We head off from Krasnayarsk, pre warned by the Team Scraz lads that the roads turns to rubbish about 30km after Kansk, a military base town.

We picked up the M53 after the weirdest detour. Russians don't often do ringroads. So the sign took us through an industrial estate over the side of a petrol station forecourt and often you will come to a junction where there are simply no signs, so its the pot luck approach.

We crossed over the river and marvelled at the cities surroundings. Beautiful. Not long into the road to Kansk the hilly backdrop became slightly flatter. As we approached Kansk we passed a military airfield with Migs or Sukhois lining the apron and a few of them buzzing the tower overhead, we'd love to have a go.

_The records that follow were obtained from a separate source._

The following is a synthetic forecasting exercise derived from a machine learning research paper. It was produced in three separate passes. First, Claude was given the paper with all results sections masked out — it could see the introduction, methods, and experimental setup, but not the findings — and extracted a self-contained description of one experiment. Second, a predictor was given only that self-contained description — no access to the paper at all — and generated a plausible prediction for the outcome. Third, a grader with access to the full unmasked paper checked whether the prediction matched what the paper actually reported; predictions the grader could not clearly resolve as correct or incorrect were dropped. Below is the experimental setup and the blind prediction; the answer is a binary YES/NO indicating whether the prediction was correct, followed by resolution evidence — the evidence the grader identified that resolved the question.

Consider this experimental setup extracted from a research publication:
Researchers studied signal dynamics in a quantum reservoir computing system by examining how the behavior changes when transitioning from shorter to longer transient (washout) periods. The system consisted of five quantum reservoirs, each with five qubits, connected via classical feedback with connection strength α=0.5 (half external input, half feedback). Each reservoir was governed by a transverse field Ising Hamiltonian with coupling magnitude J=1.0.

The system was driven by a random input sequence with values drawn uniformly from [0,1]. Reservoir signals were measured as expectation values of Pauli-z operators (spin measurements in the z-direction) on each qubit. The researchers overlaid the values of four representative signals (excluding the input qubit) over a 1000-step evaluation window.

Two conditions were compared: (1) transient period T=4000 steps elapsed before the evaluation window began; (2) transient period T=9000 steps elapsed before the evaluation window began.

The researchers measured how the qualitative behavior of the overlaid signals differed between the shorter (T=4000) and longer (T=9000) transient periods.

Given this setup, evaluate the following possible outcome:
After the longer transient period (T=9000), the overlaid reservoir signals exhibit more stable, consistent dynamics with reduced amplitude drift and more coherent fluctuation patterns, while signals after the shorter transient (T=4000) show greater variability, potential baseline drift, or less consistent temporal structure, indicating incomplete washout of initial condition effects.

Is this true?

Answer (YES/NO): YES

Through and out of Kansk is probably the best way to see it. We didn't really know what to expect with this road warning or how long it may last. It was far worse and longer than we could possibly of imagined. It started of with about 20 miles of what can only be described as a motocross circuit, huge holes the size of your bath along with mounds of about 2 feet height all intertwined with stones, mud and cracked concrete. It was slow and Dave took another hammering in places.

When the road briefly interluded into standard pot holed tarmac we hoped we had made it, we hadn't even began. Beyond a little village the road just ends. there is no roads, it's mud with holes and mounds made by all the years of traffic, we went into a steep uphill clearing through a forest and the mud was boggey and over a foot deep, there were at least 3 other cars and a few trucks who had run grounded in the quagmire. I was driving, kept Dave in first and kept the wheels moving with frantic left/right/left/right movement on the steering wheel to keep the wheels moving and a few good wacks on the bottom of the car.

This went on for about another 20 miles and now the light was fading and we had no phone signal in this remote part of Siberia, the only thing on the map asides the countryside, was the M53 which was no longer a road.

Eventually we returned to an uneven tarmac surface and thought again we have made it. Again we were to be disappointed. We found the only exit off the roads that we could to try and pitch our tents, but it was swampy land, wet and full of bird size mosquitoes and Dave was also visible from the road. So we had to press on in the dark. The road ran out again and remained a bumpy gravel tack with large brick size stones, holes and mounds for over 100 miles.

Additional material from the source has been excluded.